Although the miniatures by Chaminade and Tchaikovsky are appealing, my favourite works are the two saved for last. Francis Poulenc’s flute sonata is unutterably wonderful and a classic. This is an orchestration by his friend Lennox Berkeley, who does a better job than I had expected. My colleague Brian Wilson says he might even prefer this to the original. I’ve certainly listened to it many times over, even separately from the rest of the album. Then there’s the encore, an imaginative, Technicolor rewrite of Flight of the Bumblebee by Kalevi Aho.
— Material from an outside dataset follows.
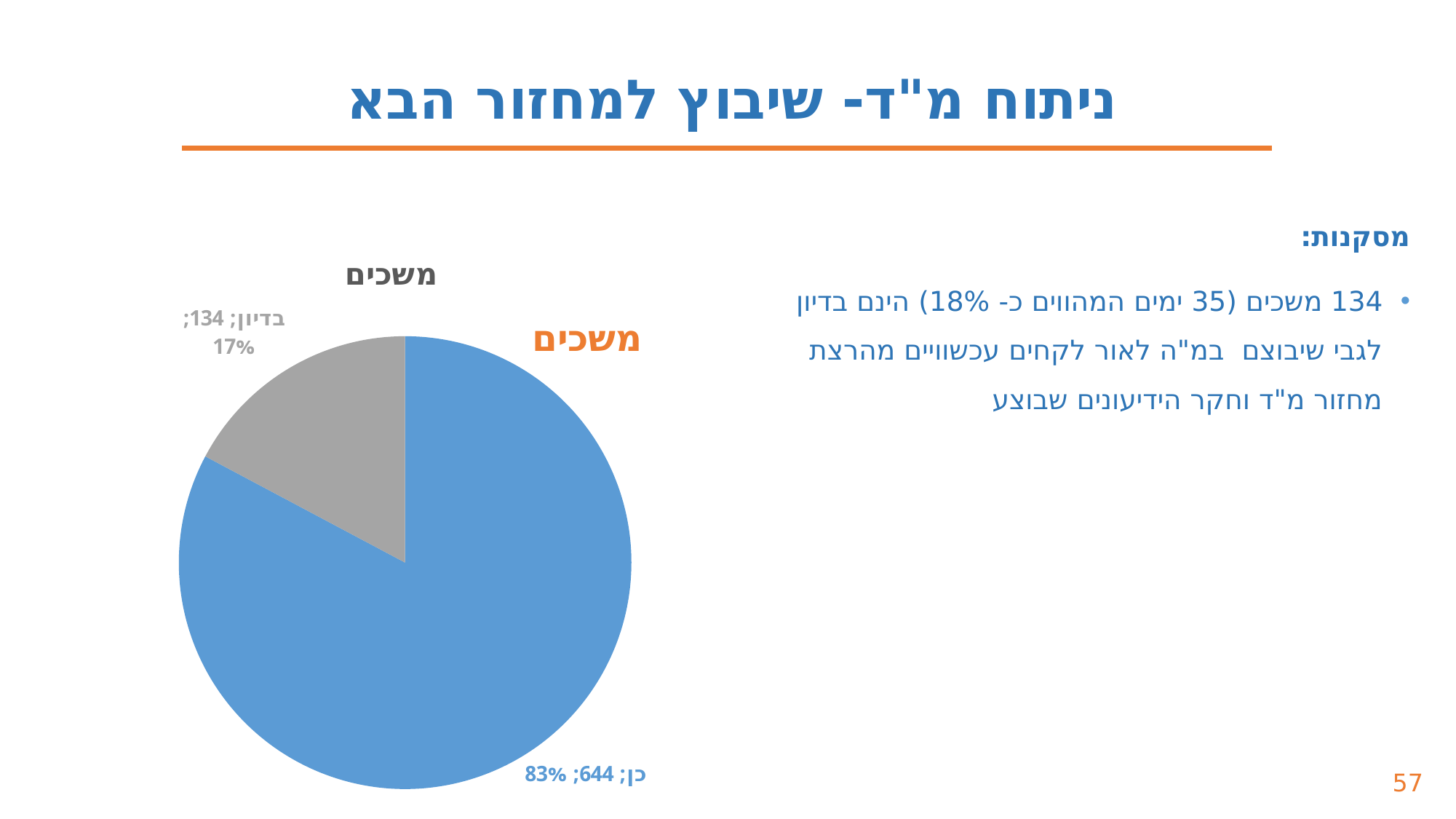
What is the value for the slice labelled "בדיון"? 134 What is the title of the pie chart? משכים What is the value for the slice labelled "כן"? 644 What is the difference between the values for "כן" and "בדיון"? 510 What share of the pie does the "בדיון" slice represent? 17% How many slices does the pie chart have? 2 What kind of chart is shown on the slide? pie chart What share of the pie does the "כן" slice represent? 83% What colour is the "בדיון" slice in the pie chart? gray Which is larger, the value for "כן" or the value for "בדיון"? כן Which slice is the smallest in the pie chart? בדיון Which slice is the largest in the pie chart? כן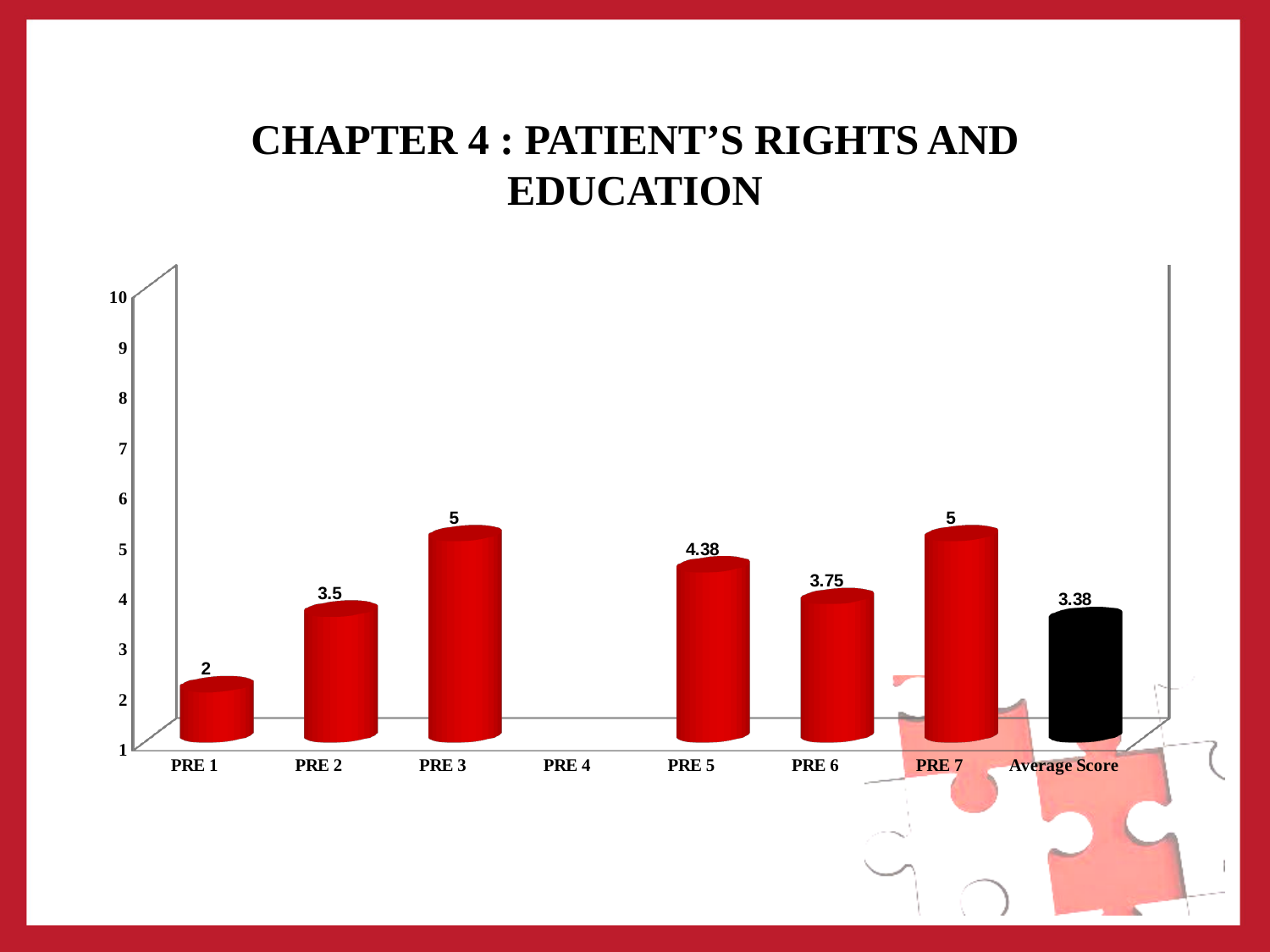
How many categories are labelled on the x axis? 8 What colour is the Average Score bar? Black What is the highest value shown on any bar? 5 What is the value for PRE 1? 2 What is the value for PRE 5? 4.38 Which category has the shortest bar? PRE 1 What is the difference between the values for PRE 3 and PRE 1? 3 What is the value shown for Average Score? 3.38 Is the value for PRE 2 greater or less than 4? less Which is larger, the value for PRE 2 or the value for PRE 6? PRE 6 What is the value for PRE 6? 3.75 What is the difference between the values for PRE 5 and PRE 6? 0.63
Bezaly dances through a flurry of notes while the brass section snarls and the rest of the orchestra moves like pieces in a kaleidoscope.
 
Although the violins get audibly lazy from 7:25 in the Griffes work, the orchestra is generally very good, with piercing horns and Järvi’s usual rhythmically snappy percussion sections. The recorded sound, on the FLACs I downloaded from eClassical, is pretty much astonishing. If you want to show off your stereo system with a flute album for some reason, this is the one.